----- RECORD LIST -----

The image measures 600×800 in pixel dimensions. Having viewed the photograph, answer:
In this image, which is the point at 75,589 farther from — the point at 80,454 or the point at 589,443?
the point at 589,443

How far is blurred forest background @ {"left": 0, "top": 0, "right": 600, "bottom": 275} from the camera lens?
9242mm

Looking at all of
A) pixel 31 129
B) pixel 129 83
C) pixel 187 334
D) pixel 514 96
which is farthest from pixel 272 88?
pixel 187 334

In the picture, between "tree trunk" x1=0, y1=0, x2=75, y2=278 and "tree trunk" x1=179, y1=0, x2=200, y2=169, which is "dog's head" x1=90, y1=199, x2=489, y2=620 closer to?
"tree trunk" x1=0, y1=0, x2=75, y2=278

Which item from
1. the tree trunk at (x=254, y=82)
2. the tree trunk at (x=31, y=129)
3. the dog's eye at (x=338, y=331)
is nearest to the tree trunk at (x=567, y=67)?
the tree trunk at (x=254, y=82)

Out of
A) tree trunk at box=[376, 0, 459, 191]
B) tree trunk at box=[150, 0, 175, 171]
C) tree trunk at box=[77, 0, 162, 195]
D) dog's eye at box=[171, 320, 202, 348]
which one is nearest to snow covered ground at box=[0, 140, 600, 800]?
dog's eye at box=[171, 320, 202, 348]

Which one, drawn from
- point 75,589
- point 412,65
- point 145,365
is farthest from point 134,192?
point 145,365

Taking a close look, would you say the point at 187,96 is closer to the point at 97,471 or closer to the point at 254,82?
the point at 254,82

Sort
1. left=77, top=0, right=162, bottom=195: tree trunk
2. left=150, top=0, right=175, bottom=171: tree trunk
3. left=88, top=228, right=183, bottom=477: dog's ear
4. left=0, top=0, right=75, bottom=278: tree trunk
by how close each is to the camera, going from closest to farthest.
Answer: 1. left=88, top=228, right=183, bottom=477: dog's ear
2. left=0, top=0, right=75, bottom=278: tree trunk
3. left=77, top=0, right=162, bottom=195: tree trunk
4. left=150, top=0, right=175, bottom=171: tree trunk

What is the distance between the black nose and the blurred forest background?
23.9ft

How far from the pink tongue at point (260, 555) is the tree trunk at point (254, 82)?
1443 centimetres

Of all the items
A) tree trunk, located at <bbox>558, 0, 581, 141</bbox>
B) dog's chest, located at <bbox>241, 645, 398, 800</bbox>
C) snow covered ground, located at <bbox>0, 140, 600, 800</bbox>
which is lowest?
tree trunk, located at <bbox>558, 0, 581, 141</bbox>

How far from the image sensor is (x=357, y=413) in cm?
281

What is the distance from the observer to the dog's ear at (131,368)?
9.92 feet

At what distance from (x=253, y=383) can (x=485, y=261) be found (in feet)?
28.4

-----

Copy out the entire listing above word for word, leaving every line unchanged.

The image measures 600×800 in pixel dimensions. Having viewed the photograph, answer:
In this image, which is the point at 75,589 farther from — the point at 80,454 or the point at 589,443?
the point at 589,443

How far is blurred forest background @ {"left": 0, "top": 0, "right": 600, "bottom": 275} from the camera lens?
9242mm

Looking at all of
A) pixel 31 129
B) pixel 129 83
C) pixel 187 334
D) pixel 514 96
which is farthest from pixel 272 88?
pixel 187 334

In the picture, between "tree trunk" x1=0, y1=0, x2=75, y2=278 and "tree trunk" x1=179, y1=0, x2=200, y2=169, which is "dog's head" x1=90, y1=199, x2=489, y2=620 closer to?
"tree trunk" x1=0, y1=0, x2=75, y2=278

Which item from
1. the tree trunk at (x=254, y=82)
2. the tree trunk at (x=31, y=129)
3. the dog's eye at (x=338, y=331)
is nearest to the tree trunk at (x=567, y=67)?
the tree trunk at (x=254, y=82)

Out of
A) tree trunk at box=[376, 0, 459, 191]
B) tree trunk at box=[150, 0, 175, 171]
C) tree trunk at box=[77, 0, 162, 195]
D) dog's eye at box=[171, 320, 202, 348]
which one is nearest to snow covered ground at box=[0, 140, 600, 800]?
dog's eye at box=[171, 320, 202, 348]

Which one, drawn from
- point 75,589
- point 412,65
- point 145,365
is farthest from point 134,192?
point 145,365

Taking a close look, would you say the point at 187,96 is closer to the point at 97,471 or closer to the point at 254,82?
the point at 254,82

Sort
1. left=77, top=0, right=162, bottom=195: tree trunk
2. left=150, top=0, right=175, bottom=171: tree trunk
3. left=88, top=228, right=183, bottom=477: dog's ear
4. left=0, top=0, right=75, bottom=278: tree trunk
by how close each is to the camera, going from closest to farthest.
Answer: 1. left=88, top=228, right=183, bottom=477: dog's ear
2. left=0, top=0, right=75, bottom=278: tree trunk
3. left=77, top=0, right=162, bottom=195: tree trunk
4. left=150, top=0, right=175, bottom=171: tree trunk

What is the distance between the black nose and the blurred forest background?
23.9ft

How far from the pink tongue at point (260, 555) is the tree trunk at point (254, 82)?
1443 centimetres

Of all the items
A) tree trunk, located at <bbox>558, 0, 581, 141</bbox>
B) dog's chest, located at <bbox>241, 645, 398, 800</bbox>
C) snow covered ground, located at <bbox>0, 140, 600, 800</bbox>
which is lowest?
tree trunk, located at <bbox>558, 0, 581, 141</bbox>

How far from the image sensor is (x=357, y=413) in cm?
281

What is the distance from the observer to the dog's ear at (131,368)?
9.92 feet

At what distance from (x=253, y=383) can (x=485, y=261) be found (in feet)?
28.4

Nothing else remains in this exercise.